Problem requirements: From the first entry to the last, transcribe everything exactly.

Material provided:
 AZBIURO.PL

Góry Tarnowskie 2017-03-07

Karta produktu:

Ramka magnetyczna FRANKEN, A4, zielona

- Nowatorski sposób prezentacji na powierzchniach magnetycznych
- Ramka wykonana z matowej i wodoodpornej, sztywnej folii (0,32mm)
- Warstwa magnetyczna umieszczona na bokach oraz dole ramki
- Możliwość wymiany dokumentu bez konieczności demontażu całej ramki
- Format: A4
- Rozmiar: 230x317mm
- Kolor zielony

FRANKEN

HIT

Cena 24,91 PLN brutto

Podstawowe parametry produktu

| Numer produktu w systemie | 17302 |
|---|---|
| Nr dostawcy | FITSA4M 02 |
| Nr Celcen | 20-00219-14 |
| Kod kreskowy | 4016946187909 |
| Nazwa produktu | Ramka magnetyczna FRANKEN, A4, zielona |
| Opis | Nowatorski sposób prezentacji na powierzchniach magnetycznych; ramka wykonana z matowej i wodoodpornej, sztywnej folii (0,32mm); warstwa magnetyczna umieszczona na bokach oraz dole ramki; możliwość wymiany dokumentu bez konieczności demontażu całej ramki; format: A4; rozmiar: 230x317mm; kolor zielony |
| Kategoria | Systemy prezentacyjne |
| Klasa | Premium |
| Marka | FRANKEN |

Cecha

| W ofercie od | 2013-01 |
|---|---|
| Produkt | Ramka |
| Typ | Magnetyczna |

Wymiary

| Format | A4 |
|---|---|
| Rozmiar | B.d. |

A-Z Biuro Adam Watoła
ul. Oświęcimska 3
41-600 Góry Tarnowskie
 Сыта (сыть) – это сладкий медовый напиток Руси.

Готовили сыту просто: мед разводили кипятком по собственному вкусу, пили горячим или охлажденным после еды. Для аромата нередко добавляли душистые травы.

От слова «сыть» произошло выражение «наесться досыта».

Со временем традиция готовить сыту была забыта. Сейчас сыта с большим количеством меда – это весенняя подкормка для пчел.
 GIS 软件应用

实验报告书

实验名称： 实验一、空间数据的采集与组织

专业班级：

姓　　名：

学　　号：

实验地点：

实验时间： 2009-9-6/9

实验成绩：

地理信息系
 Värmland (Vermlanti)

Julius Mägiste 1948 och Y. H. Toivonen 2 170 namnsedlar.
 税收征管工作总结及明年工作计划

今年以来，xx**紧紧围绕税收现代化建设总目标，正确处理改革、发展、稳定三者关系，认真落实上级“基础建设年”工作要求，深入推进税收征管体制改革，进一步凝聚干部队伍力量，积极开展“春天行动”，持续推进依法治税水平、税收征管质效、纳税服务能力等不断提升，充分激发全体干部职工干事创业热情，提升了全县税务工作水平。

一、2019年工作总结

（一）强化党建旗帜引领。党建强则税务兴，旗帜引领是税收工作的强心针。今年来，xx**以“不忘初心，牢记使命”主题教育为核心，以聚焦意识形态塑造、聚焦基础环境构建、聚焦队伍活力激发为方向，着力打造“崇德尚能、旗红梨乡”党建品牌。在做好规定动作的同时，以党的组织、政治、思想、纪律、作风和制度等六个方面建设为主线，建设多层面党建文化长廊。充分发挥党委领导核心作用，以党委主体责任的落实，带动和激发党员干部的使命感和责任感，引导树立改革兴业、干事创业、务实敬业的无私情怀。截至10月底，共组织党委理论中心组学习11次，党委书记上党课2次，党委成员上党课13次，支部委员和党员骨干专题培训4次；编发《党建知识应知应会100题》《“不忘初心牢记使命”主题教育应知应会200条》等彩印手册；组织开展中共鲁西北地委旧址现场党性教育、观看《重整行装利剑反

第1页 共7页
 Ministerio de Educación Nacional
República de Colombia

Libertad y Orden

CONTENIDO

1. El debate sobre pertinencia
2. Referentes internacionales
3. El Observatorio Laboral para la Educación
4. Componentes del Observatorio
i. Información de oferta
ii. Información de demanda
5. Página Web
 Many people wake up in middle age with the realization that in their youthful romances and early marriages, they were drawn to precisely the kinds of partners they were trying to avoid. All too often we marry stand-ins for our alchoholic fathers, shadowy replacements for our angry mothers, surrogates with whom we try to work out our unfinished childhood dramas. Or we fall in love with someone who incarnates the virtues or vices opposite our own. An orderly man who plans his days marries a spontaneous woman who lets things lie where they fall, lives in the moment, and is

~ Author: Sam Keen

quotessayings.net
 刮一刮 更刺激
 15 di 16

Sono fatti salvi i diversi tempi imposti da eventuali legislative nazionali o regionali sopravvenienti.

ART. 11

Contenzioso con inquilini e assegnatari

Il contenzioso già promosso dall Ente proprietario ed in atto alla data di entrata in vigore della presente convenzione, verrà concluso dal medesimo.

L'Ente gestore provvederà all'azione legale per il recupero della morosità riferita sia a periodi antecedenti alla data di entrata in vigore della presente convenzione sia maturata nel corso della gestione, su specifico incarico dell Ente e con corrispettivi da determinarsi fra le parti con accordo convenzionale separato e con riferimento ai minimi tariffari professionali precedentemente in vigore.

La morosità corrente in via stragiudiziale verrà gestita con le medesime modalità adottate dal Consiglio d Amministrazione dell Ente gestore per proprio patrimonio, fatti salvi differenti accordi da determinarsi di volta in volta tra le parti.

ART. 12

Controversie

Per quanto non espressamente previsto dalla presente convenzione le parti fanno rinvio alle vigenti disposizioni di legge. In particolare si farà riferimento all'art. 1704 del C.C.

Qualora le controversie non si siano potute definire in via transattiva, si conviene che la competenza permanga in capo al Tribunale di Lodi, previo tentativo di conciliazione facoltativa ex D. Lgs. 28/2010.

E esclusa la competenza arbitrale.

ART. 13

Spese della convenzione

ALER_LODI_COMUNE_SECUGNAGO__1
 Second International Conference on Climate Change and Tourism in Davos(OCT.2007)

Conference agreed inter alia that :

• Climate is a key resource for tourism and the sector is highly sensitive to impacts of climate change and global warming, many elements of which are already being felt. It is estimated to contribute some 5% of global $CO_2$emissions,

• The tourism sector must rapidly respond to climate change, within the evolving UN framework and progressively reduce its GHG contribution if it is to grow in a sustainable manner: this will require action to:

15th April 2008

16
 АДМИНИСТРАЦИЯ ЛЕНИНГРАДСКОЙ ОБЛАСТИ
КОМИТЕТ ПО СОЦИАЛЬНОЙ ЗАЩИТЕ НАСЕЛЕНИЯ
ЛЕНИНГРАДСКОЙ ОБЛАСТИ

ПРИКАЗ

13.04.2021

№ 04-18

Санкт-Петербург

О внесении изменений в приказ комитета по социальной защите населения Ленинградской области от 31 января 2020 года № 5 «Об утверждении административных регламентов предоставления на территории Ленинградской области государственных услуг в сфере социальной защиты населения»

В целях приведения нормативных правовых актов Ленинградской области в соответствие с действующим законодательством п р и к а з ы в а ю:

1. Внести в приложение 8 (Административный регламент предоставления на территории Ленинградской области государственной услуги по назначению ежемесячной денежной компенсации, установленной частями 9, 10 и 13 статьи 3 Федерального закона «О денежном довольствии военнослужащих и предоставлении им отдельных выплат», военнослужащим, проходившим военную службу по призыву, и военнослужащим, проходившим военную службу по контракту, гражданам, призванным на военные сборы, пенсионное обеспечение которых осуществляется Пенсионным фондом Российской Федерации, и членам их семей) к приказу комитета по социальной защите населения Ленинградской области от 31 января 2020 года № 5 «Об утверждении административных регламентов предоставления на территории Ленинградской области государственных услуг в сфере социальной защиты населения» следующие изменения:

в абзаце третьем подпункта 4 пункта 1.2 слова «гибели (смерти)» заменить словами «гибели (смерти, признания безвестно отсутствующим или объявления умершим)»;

Written solution:
 AZBIURO.PL

Góry Tarnowskie 2017-03-07

Karta produktu:

Ramka magnetyczna FRANKEN, A4, zielona

- Nowatorski sposób prezentacji na powierzchniach magnetycznych
- Ramka wykonana z matowej i wodoodpornej, sztywnej folii (0,32mm)
- Warstwa magnetyczna umieszczona na bokach oraz dole ramki
- Możliwość wymiany dokumentu bez konieczności demontażu całej ramki
- Format: A4
- Rozmiar: 230x317mm
- Kolor zielony

FRANKEN

HIT

Cena 24,91 PLN brutto

Podstawowe parametry produktu

| Numer produktu w systemie | 17302 |
|---|---|
| Nr dostawcy | FITSA4M 02 |
| Nr Celcen | 20-00219-14 |
| Kod kreskowy | 4016946187909 |
| Nazwa produktu | Ramka magnetyczna FRANKEN, A4, zielona |
| Opis | Nowatorski sposób prezentacji na powierzchniach magnetycznych; ramka wykonana z matowej i wodoodpornej, sztywnej folii (0,32mm); warstwa magnetyczna umieszczona na bokach oraz dole ramki; możliwość wymiany dokumentu bez konieczności demontażu całej ramki; format: A4; rozmiar: 230x317mm; kolor zielony |
| Kategoria | Systemy prezentacyjne |
| Klasa | Premium |
| Marka | FRANKEN |

Cecha

| W ofercie od | 2013-01 |
|---|---|
| Produkt | Ramka |
| Typ | Magnetyczna |

Wymiary

| Format | A4 |
|---|---|
| Rozmiar | B.d. |

A-Z Biuro Adam Watoła
ul. Oświęcimska 3
41-600 Góry Tarnowskie
 Сыта (сыть) – это сладкий медовый напиток Руси.

Готовили сыту просто: мед разводили кипятком по собственному вкусу, пили горячим или охлажденным после еды. Для аромата нередко добавляли душистые травы.

От слова «сыть» произошло выражение «наесться досыта».

Со временем традиция готовить сыту была забыта. Сейчас сыта с большим количеством меда – это весенняя подкормка для пчел.
 GIS 软件应用

实验报告书

实验名称： 实验一、空间数据的采集与组织

专业班级：

姓　　名：

学　　号：

实验地点：

实验时间： 2009-9-6/9

实验成绩：

地理信息系
 Värmland (Vermlanti)

Julius Mägiste 1948 och Y. H. Toivonen 2 170 namnsedlar.
 税收征管工作总结及明年工作计划

今年以来，xx**紧紧围绕税收现代化建设总目标，正确处理改革、发展、稳定三者关系，认真落实上级“基础建设年”工作要求，深入推进税收征管体制改革，进一步凝聚干部队伍力量，积极开展“春天行动”，持续推进依法治税水平、税收征管质效、纳税服务能力等不断提升，充分激发全体干部职工干事创业热情，提升了全县税务工作水平。

一、2019年工作总结

（一）强化党建旗帜引领。党建强则税务兴，旗帜引领是税收工作的强心针。今年来，xx**以“不忘初心，牢记使命”主题教育为核心，以聚焦意识形态塑造、聚焦基础环境构建、聚焦队伍活力激发为方向，着力打造“崇德尚能、旗红梨乡”党建品牌。在做好规定动作的同时，以党的组织、政治、思想、纪律、作风和制度等六个方面建设为主线，建设多层面党建文化长廊。充分发挥党委领导核心作用，以党委主体责任的落实，带动和激发党员干部的使命感和责任感，引导树立改革兴业、干事创业、务实敬业的无私情怀。截至10月底，共组织党委理论中心组学习11次，党委书记上党课2次，党委成员上党课13次，支部委员和党员骨干专题培训4次；编发《党建知识应知应会100题》《“不忘初心牢记使命”主题教育应知应会200条》等彩印手册；组织开展中共鲁西北地委旧址现场党性教育、观看《重整行装利剑反

第1页 共7页
 Ministerio de Educación Nacional
República de Colombia

Libertad y Orden

CONTENIDO

1. El debate sobre pertinencia
2. Referentes internacionales
3. El Observatorio Laboral para la Educación
4. Componentes del Observatorio
i. Información de oferta
ii. Información de demanda
5. Página Web
 Many people wake up in middle age with the realization that in their youthful romances and early marriages, they were drawn to precisely the kinds of partners they were trying to avoid. All too often we marry stand-ins for our alchoholic fathers, shadowy replacements for our angry mothers, surrogates with whom we try to work out our unfinished childhood dramas. Or we fall in love with someone who incarnates the virtues or vices opposite our own. An orderly man who plans his days marries a spontaneous woman who lets things lie where they fall, lives in the moment, and is

~ Author: Sam Keen

quotessayings.net
 刮一刮 更刺激
 15 di 16

Sono fatti salvi i diversi tempi imposti da eventuali legislative nazionali o regionali sopravvenienti.

ART. 11

Contenzioso con inquilini e assegnatari

Il contenzioso già promosso dall Ente proprietario ed in atto alla data di entrata in vigore della presente convenzione, verrà concluso dal medesimo.

L'Ente gestore provvederà all'azione legale per il recupero della morosità riferita sia a periodi antecedenti alla data di entrata in vigore della presente convenzione sia maturata nel corso della gestione, su specifico incarico dell Ente e con corrispettivi da determinarsi fra le parti con accordo convenzionale separato e con riferimento ai minimi tariffari professionali precedentemente in vigore.

La morosità corrente in via stragiudiziale verrà gestita con le medesime modalità adottate dal Consiglio d Amministrazione dell Ente gestore per proprio patrimonio, fatti salvi differenti accordi da determinarsi di volta in volta tra le parti.

ART. 12

Controversie

Per quanto non espressamente previsto dalla presente convenzione le parti fanno rinvio alle vigenti disposizioni di legge. In particolare si farà riferimento all'art. 1704 del C.C.

Qualora le controversie non si siano potute definire in via transattiva, si conviene che la competenza permanga in capo al Tribunale di Lodi, previo tentativo di conciliazione facoltativa ex D. Lgs. 28/2010.

E esclusa la competenza arbitrale.

ART. 13

Spese della convenzione

ALER_LODI_COMUNE_SECUGNAGO__1
 Second International Conference on Climate Change and Tourism in Davos(OCT.2007)

Conference agreed inter alia that :

• Climate is a key resource for tourism and the sector is highly sensitive to impacts of climate change and global warming, many elements of which are already being felt. It is estimated to contribute some 5% of global $CO_2$emissions,

• The tourism sector must rapidly respond to climate change, within the evolving UN framework and progressively reduce its GHG contribution if it is to grow in a sustainable manner: this will require action to:

15th April 2008

16
 АДМИНИСТРАЦИЯ ЛЕНИНГРАДСКОЙ ОБЛАСТИ
КОМИТЕТ ПО СОЦИАЛЬНОЙ ЗАЩИТЕ НАСЕЛЕНИЯ
ЛЕНИНГРАДСКОЙ ОБЛАСТИ

ПРИКАЗ

13.04.2021

№ 04-18

Санкт-Петербург

О внесении изменений в приказ комитета по социальной защите населения Ленинградской области от 31 января 2020 года № 5 «Об утверждении административных регламентов предоставления на территории Ленинградской области государственных услуг в сфере социальной защиты населения»

В целях приведения нормативных правовых актов Ленинградской области в соответствие с действующим законодательством п р и к а з ы в а ю:

1. Внести в приложение 8 (Административный регламент предоставления на территории Ленинградской области государственной услуги по назначению ежемесячной денежной компенсации, установленной частями 9, 10 и 13 статьи 3 Федерального закона «О денежном довольствии военнослужащих и предоставлении им отдельных выплат», военнослужащим, проходившим военную службу по призыву, и военнослужащим, проходившим военную службу по контракту, гражданам, призванным на военные сборы, пенсионное обеспечение которых осуществляется Пенсионным фондом Российской Федерации, и членам их семей) к приказу комитета по социальной защите населения Ленинградской области от 31 января 2020 года № 5 «Об утверждении административных регламентов предоставления на территории Ленинградской области государственных услуг в сфере социальной защиты населения» следующие изменения:

в абзаце третьем подпункта 4 пункта 1.2 слова «гибели (смерти)» заменить словами «гибели (смерти, признания безвестно отсутствующим или объявления умершим)»;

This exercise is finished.